Dominika Pszczółkowska : En quoi le plan britannique diffère-t-il de nombreuses initiatives précédentes qui n'ont pas donné de résultats suffisants ?
Dr Jonathan Leape, économiste à la London School of Economics : Tout d’abord, ce plan de la Commission pour l’Afrique a été créé en grande partie par des Africains. Deuxièmement, le plan prend en compte les conclusions de recherches selon lesquelles l'argent fourni par les États ou les organisations internationales devrait être utilisé pour créer des infrastructures, principalement routières et de télécommunications. Jusqu’à présent, on pensait que cela pouvait être réalisé avec des capitaux privés grâce à la privatisation. Cela a fonctionné dans d’autres régions, mais cela ne fonctionne pas en Afrique. Parallèlement, les infrastructures sont cruciales pour le développement.
Que peut-on faire pour empêcher que l’argent ne soit volé par des gouvernements corrompus ?
– C'est toujours un problème sérieux. Mais nous avons beaucoup d’expérience des succès et des échecs passés et je pense que nous savons comment agir. L’argent devrait toujours passer par les gouvernements locaux – les habitants doivent sentir que ce sont leurs projets. À son tour, la gestion du projet elle-même doit être confiée à des entreprises privées qui savent, entre autres : comment réduire les coûts. Une façon de prévenir les abus consiste à débloquer l’argent par tranches et uniquement si la tranche précédente a été bien utilisée. Une idée nouvelle est l'initiative NEPAD (Nouveau Partenariat pour le Développement de l'Afrique) créée par les pays africains, qui prévoit qu'ils se surveilleront mutuellement.
Le programme fournit également de nouveaux fonds pour l'éducation et les soins de santé en Afrique.
– Il est nécessaire de créer un système d'enseignement supérieur solide. Jusqu’à présent, nous avons principalement parlé de fournir aux Africains une éducation primaire et secondaire. Ce n'est pas assez.
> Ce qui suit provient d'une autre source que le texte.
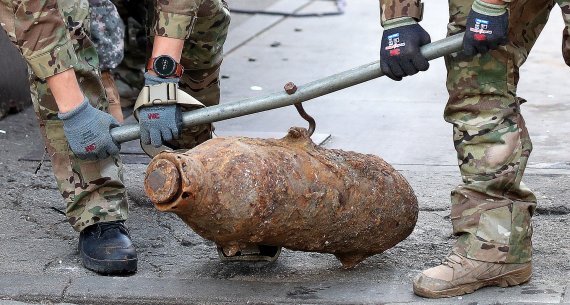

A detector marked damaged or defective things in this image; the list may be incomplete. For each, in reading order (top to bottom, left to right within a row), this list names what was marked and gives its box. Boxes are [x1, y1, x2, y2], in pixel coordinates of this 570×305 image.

rust on bomb surface [144, 127, 414, 268]
rusty unexploded bomb [144, 127, 414, 268]
corroded metal bomb casing [143, 127, 418, 268]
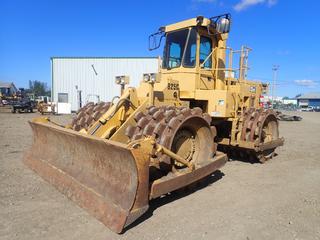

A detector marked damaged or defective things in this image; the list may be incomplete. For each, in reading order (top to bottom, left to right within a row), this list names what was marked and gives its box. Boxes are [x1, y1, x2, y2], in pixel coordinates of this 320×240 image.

rust on blade [23, 121, 150, 233]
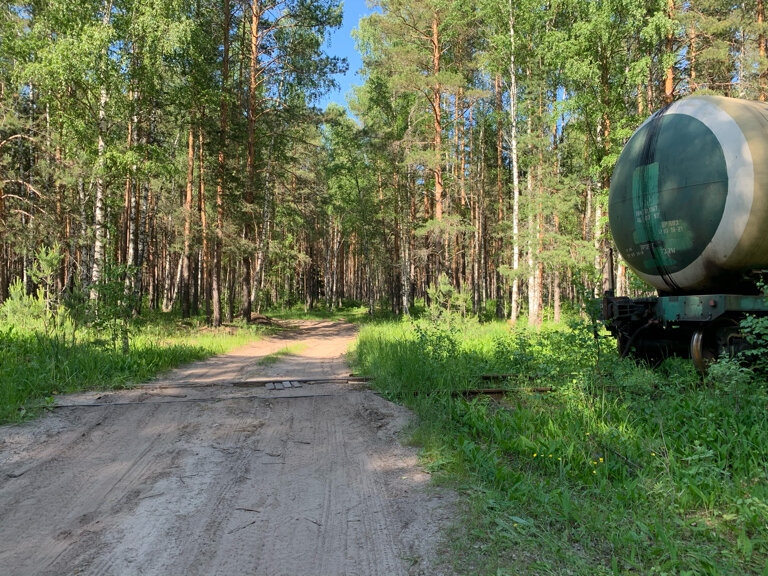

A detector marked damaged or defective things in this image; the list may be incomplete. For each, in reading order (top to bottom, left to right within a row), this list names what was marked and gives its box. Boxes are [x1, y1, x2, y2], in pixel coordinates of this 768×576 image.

rusty metal tank [608, 95, 768, 292]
L'Afrique doit éduquer les dirigeants, l'administration, les technocrates.
En matière de soins de santé, une idée importante du rapport est de créer un fonds qui stimulerait la création d'un vaccin contre le paludisme, une maladie qui intéresse peu le monde riche, mais dont plus d'un million des gens meurent chaque année dans les climats chauds. Les moustiquaires protégeant contre les moustiques qui propagent le paludisme seront également subventionnées.
Pourquoi les États-Unis n’aiment-ils pas ces idées ?
– L'une des raisons est probablement qu'aux États-Unis, on parle moins du problème des pays pauvres. Au Royaume-Uni, cette question figure en bonne place dans le classement des problèmes signalés par les citoyens. La campagne des artistes et des professionnels des médias a été très utile à cet égard, notamment : Bob Geldof.
D’une manière générale, la politique américaine en matière d’aide aux pays pauvres est complètement différente. Depuis 1997, la Grande-Bretagne s'abstient de lier la question de l'aide aux accords commerciaux. Les États-Unis le font toujours. D’une manière générale, le Royaume-Uni consacre une part beaucoup plus importante de son PIB à l’aide aux pays pauvres que les États-Unis.
De nombreux experts soulignent que les dons ne seront d’aucune utilité à moins que les pays riches ne suppriment les barrières commerciales qui permettraient aux pays pauvres d’exporter leurs produits.
Oui, une bonne politique commerciale pourrait avoir un impact encore plus important sur l’Afrique que les programmes d’aide. Mais le continent a besoin des deux. L’aide peut accroître le potentiel de croissance. En Afrique, par exemple, il y a peu de routes. À quoi sert un agriculteur qui cultive un produit si les coûts de sa livraison sur le marché sont très élevés ? Il existe un problème similaire avec l’irrigation des terres. La recherche montre que cela augmente considérablement la productivité. En Afrique, c’est quasiment inexistant. Grâce à des programmes d’aide, nous devons créer des infrastructures qui permettront à l’Afrique de se développer.